The top of your screen now shows A9 at the beginning of the line. This is the beginning of the Source Range. Press RETURN to accept this value and enter the end of the Source Range as A9 also. Next type A10 as the first cell of the Target Range. Press the Period key (.) and a series of three dots will follow the A10 on your screen. Enter A40 and you should see
A9 ... A9: A10...A40
Press RETURN and the formula in A9 will begin the replication process down column A. If you've been paying careful attention, you may be wondering why you would want the formula A8 + 1 in each of the cells in column A. This would mean that they would all display a number that is one greater than the quantity in A8. You don't want all of the cells to add one to A8, but you do want each of them to add one to the cell above them. You want each cell to exhibit a similar formula which is relative to its position.

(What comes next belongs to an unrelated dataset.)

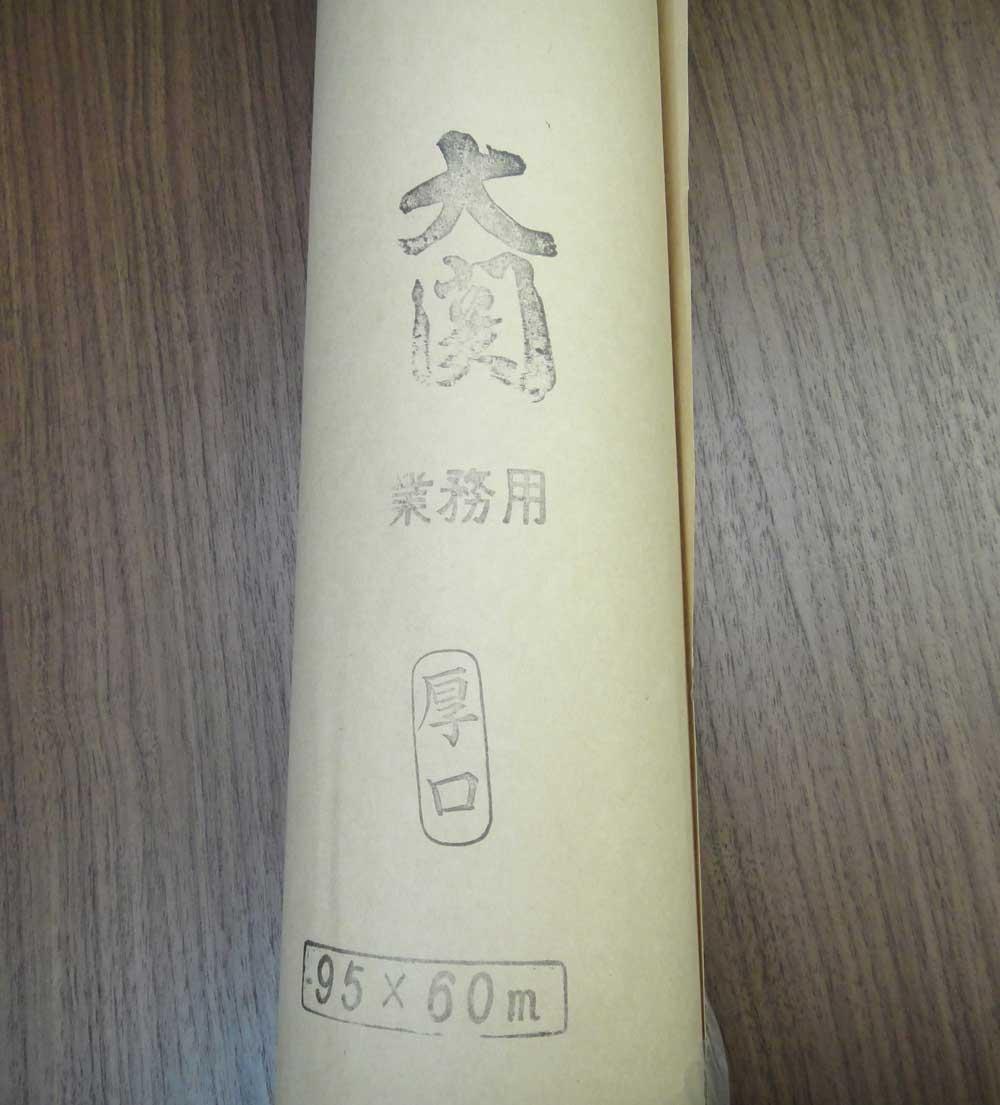 画像1: 業務用 障子紙 60m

After pressing RETURN this last time, the top of the screen changed to display a question, "REPLICATE: N =NO CHANGE, R =RELATIVE". Doesn't appear to be much of a question, but it's asking whether you want the variable A8 (displayed on the next line) to be copied in an absolute (no change) or relative form. An absolute form would mean that A8 would be inserted into each of the cells. Relative form means the variable A8 would be adjusted to indicate cells in the same relative position as A8 is to A9.
Press R for relative.
VisiCalc will now enter those formulas in each of the cells. When it is completed, a series of red ERROR statements will appear down the left side of your worksheet. These ERROR messages indicate that these equations do not have enough information to work. Move to cell A8 and enter 2000. Press RETURN and watch what happens.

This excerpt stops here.